* _Request_
Summarize the JSON serializer excerpt below in two sentences.

Option 2: From Scratch
Let’s see how we can get by without using the AutoSeparatedPacketSerializer
:
1from __future__ import annotations
2
3import json
4from collections.abc import Generator
5from typing import Any, TypeAlias
6
7from easynetwork.exceptions import DeserializeError, IncrementalDeserializeError
8from easynetwork.serializers.abc import AbstractIncrementalPacketSerializer
9
10SentPacket: TypeAlias = Any
11ReceivedPacket: TypeAlias = Any
12
13
14class MyJSONSerializer(AbstractIncrementalPacketSerializer[SentPacket, ReceivedPacket]):
15 def __init__(self, *, ensure_ascii: bool = True) -> None:
16 self._ensure_ascii: bool = ensure_ascii
17
18 self._encoding: str
19 if self._ensure_ascii:
20 self._encoding = "ascii"
21 else:
22 self._encoding = "utf-8"
23
24 def _dump(self, packet: SentPacket) -> bytes:
25 document = json.dumps(packet, ensure_ascii=self._ensure_ascii)
26 return document.encode(self._encoding)
27
28 def _load(self, data: bytes) -> ReceivedPacket:
29 document = data.decode(self._encoding)

* _Available data_
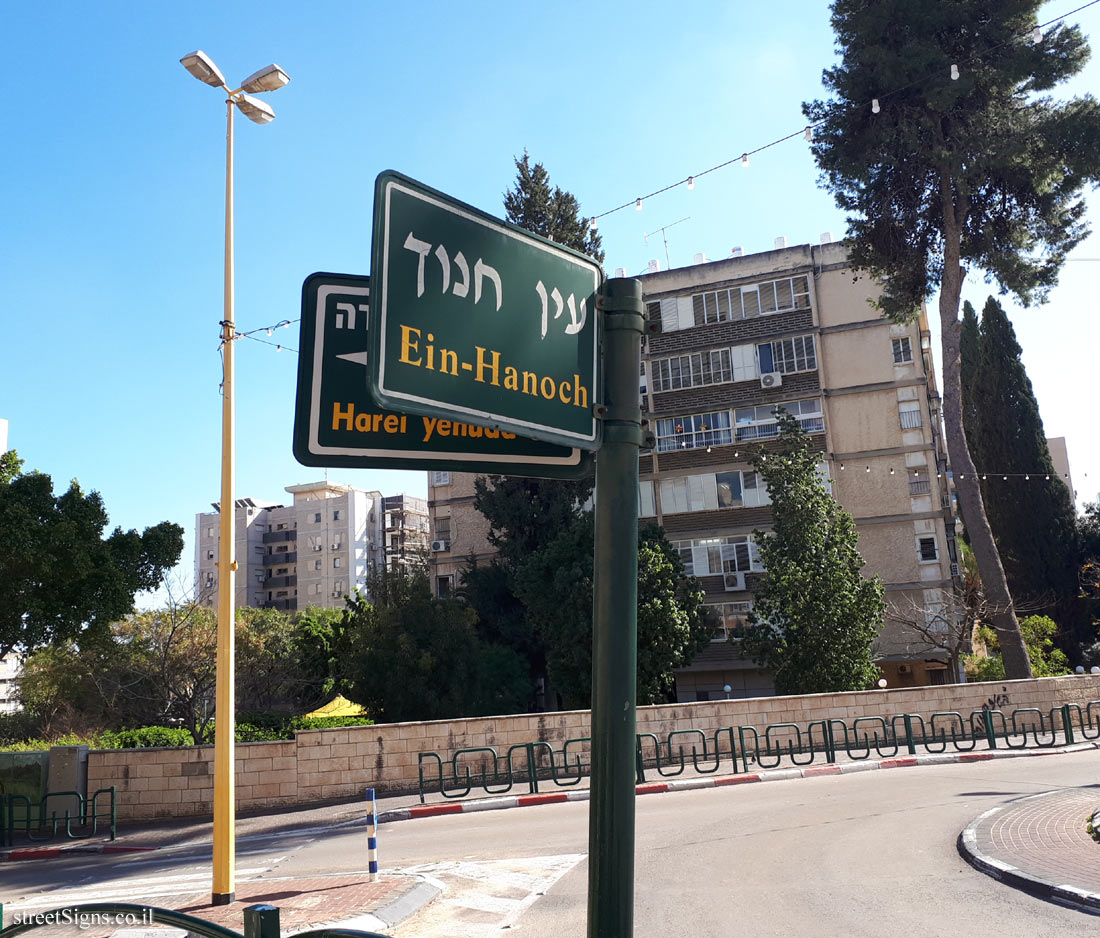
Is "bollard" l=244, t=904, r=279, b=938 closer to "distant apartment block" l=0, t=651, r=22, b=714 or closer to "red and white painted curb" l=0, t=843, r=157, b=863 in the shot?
"red and white painted curb" l=0, t=843, r=157, b=863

* _Response to this exercise_
The excerpt shows how to build a JSON serializer without using the AutoSeparatedPacketSerializer by defining a MyJSONSerializer class that subclasses AbstractIncrementalPacketSerializer. Its constructor takes a keyword-only ensure_ascii flag that defaults to True and selects "ascii" or "utf-8" as the encoding, and its _dump method turns a packet into a JSON string with json.dumps and encodes it to bytes with that encoding.